Eurocontrol Articles... Are to be interpreted as meaning that an international organization as Euocontrol does not constitute an undertaking within the meaning of those articles
Federation francaise d- Assurances A non-profit-making organization which manages an old-age insurance scheme intended to supplement a basis compulsory scheme, established by law as optional scheme and operating according to the principle of capitalization in keeping with rules laid down by the authorities in particular with regard to conditions for membership, contribution and benefits, is an undertaking within meaning … of the Treaty.
Job Centre Public placement offices are subject to the prohibition contained in Article 86 ofthe EC Treaty, so long as application of that provision does not obstruct the performance of the particular task assigned to them. A Member State which prohibits any activity as an intermediary between supply and demand on the employment market, whether as an employment agency or as an employment business, unless carried on by those offices, is in breach of Article 90(1) of the Treaty where it creates a situation in which those offices cannot avoid infringing Article 86 of the Treaty. That is the case, in particular, in the following circumstances: the public placement offices are manifestly unable to satisfy demand on the market for all types of activity; and the actual placement of employees by private companies is rendered impossible by the maintenance in force of statutory provisions under which such activities are prohibited and non- observance of that prohibition gives rise to penal and administrative sanctions; and the placement activities in question could extend to the nationals or to the territory of other Member States.
AOK Bundesverband Groups of sickness funds, such as the AOK Bundesverband, the Bundesverband der Betriebskrankenkassen (BKK), the Bundesverband der Innungskrankenkassen, the Bundesverband der landwirtschaftlichen Krankenkassen, the Verband der Angestelltenkrankenkassen eV, the Verband der Arbeiter-Ersatzkassen, the Bundesknappschaft and the See-Krankenkasse, do not constitute undertakings or associations of undertakings within the meaning of Article 81 EC when they determine fixed maximum amounts corresponding to the upper limit of the price of medicinal products whose cost is borne by sickness funds.
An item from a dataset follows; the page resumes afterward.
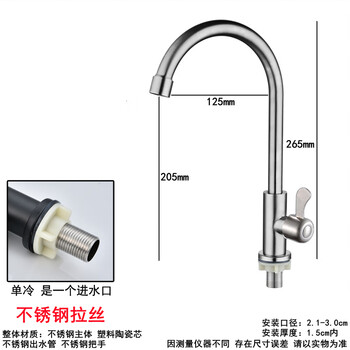 Faucet high-throw kitchen faucet household sink hot and cold water rotatable balcony wash basin basin single cold water single cold stainless steel regular style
Inail The concept of an undertaking, within the meaning of Articles 85 and 86 of the EC Treaty (now Articles 81 EC and 82 EC), does not cover a body which is entrusted by law with the management of a scheme providing compulsory insurance against accidents at work and occupational diseases, where the amount of benefits and the amount of contributions are subject to supervision by the State and the compulsory affiliation which characterises such an insurance scheme is essential for the financial balance of the scheme and for application of the principle of solidarity, which means that benefits paid to insured persons are not strictly proportionate to the contributions paid by them. Such a body fulfils an exclusively social function. Accordingly its activity is not an economic activity for the purposes of competition law.
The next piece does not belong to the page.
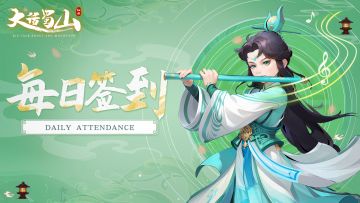 签到开启 |tap专属4月签到・参与签到加码留言领好礼🎁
Arduino Articles 5 and 85 of the EC Treaty (now Articles 10 EC and 81 EC) do not preclude a Member State from adopting a law or regulation which approves, on the basis of a draft produced by a professional body of members of the Bar, a tariff fixing minimum and maximum fees for members of the profession, where that State measure forms part of a procedure such as that laid down in Royal Decree-Law No 1578 of 27 November 1933, as amended.